Nothing but the lines from the one with "Date palm vintage engraving vector" through the end of the material should be retyped, word for word and without pictures.
START Records for the exercise
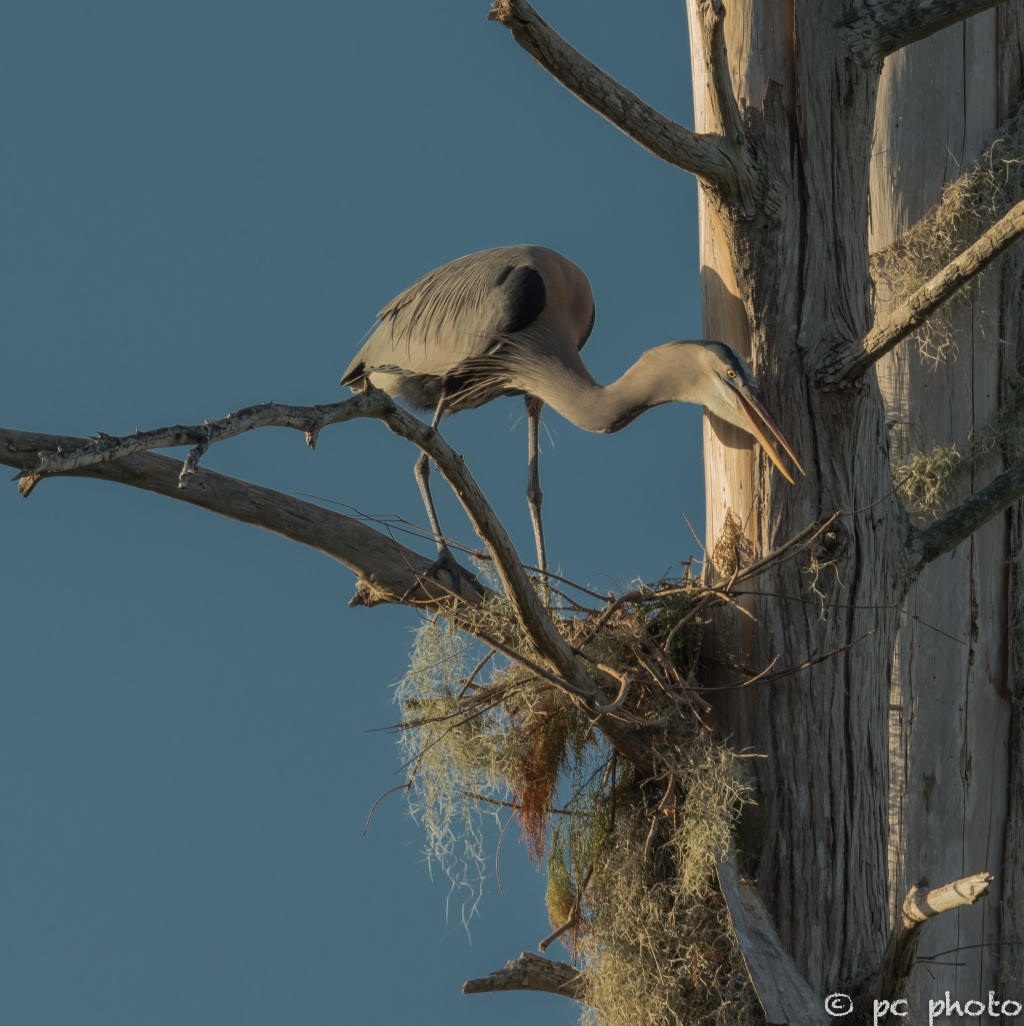4. Great Blue Heron nest building regulating her heat  4  -7071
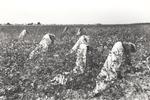 Picking cotton, Lake Dick Project, Arkansas, September 1938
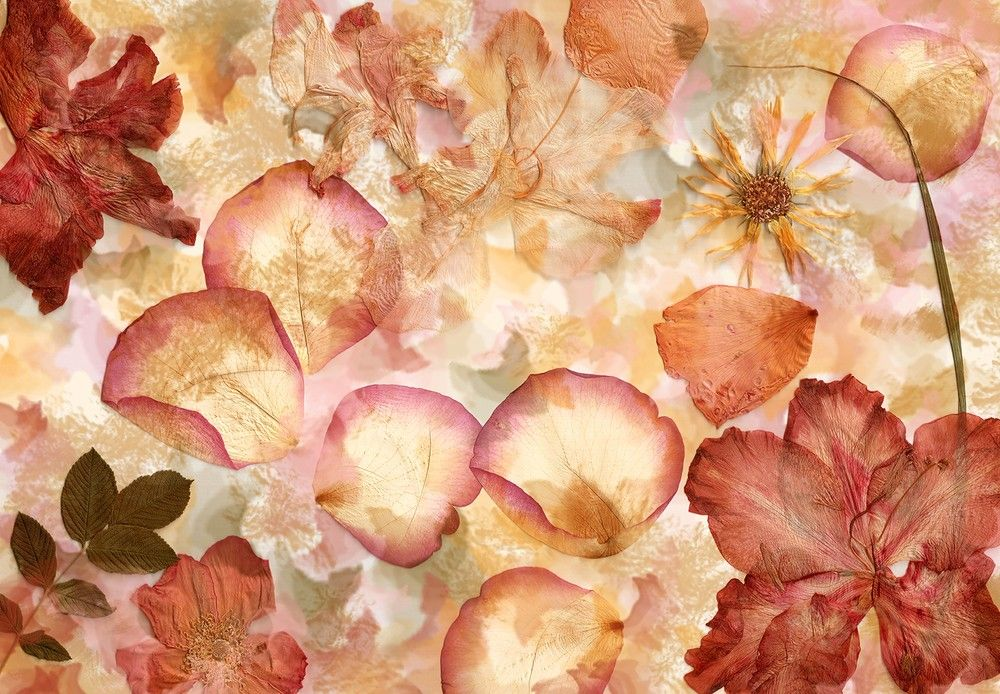 Kopottas virágok fali poszter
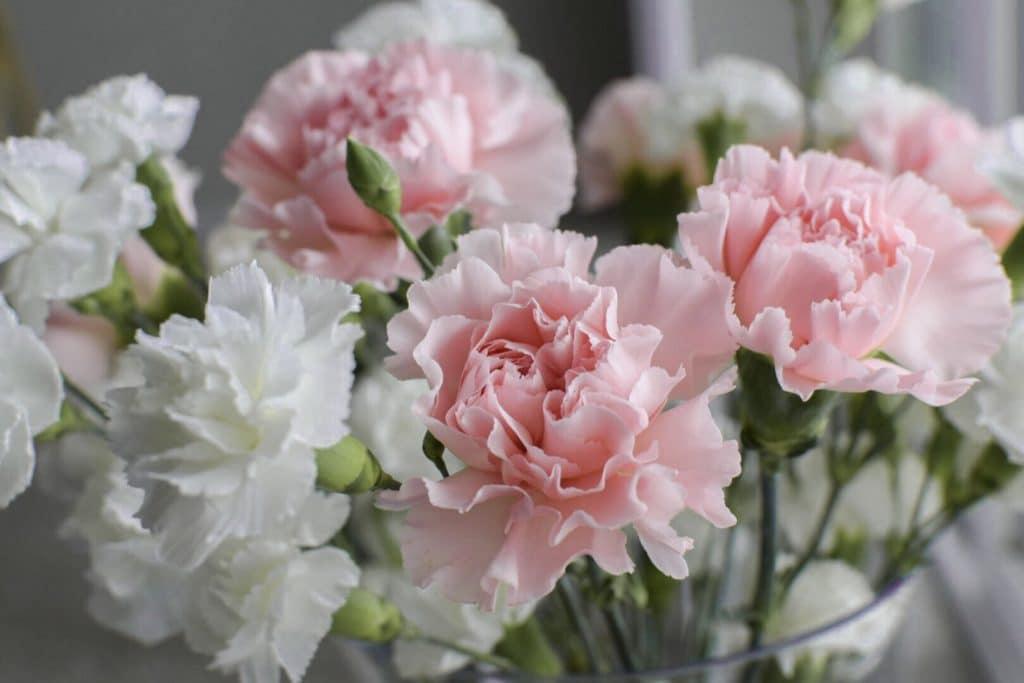 Les fleurs pour un mariage en hiver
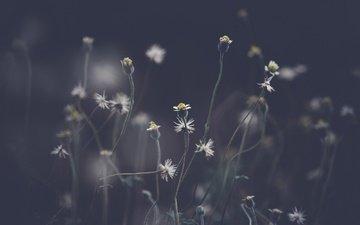 цветы, природа, фон, полевые цветы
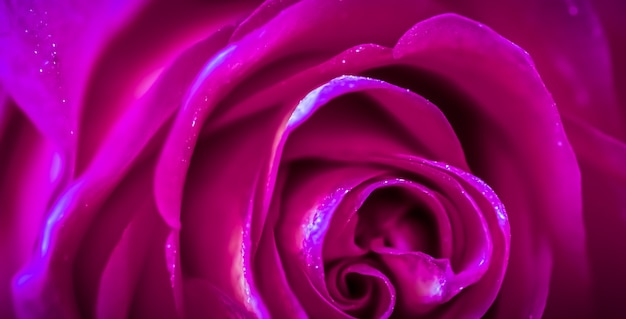 소프트 포커스 추상 꽃 배경 보라색 장미 꽃 매크로 꽃 배경 휴가 브랜드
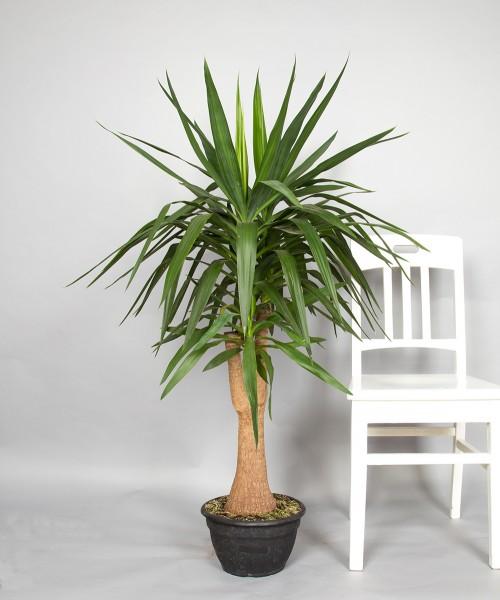 Yuccapalme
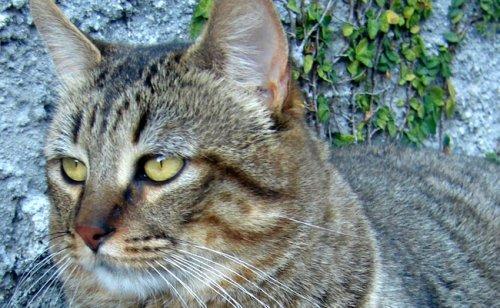 Le Pixie-bob : caractère, éducation, santé, prix | Race de chat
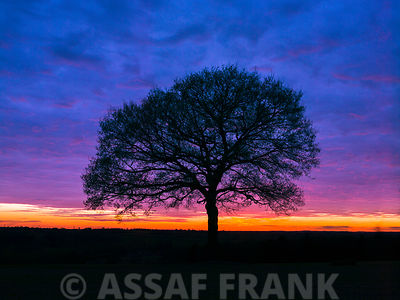 Silhouette of a tree against coloured skies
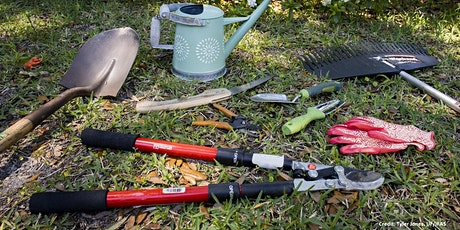 Garden Tasks that Wow in 15 minutes: A Webinar Series (Use Zoom Link) tickets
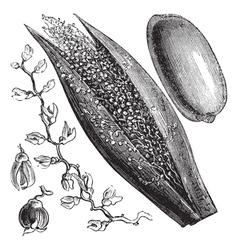 Date palm vintage engraving vector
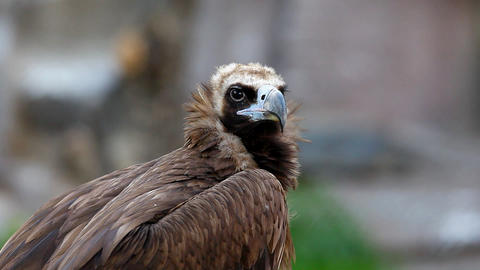 black vulture head Stock Video Footage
END Records for the exercise
- **Finished exercise**
 Date palm vintage engraving vector
 black vulture head Stock Video Footage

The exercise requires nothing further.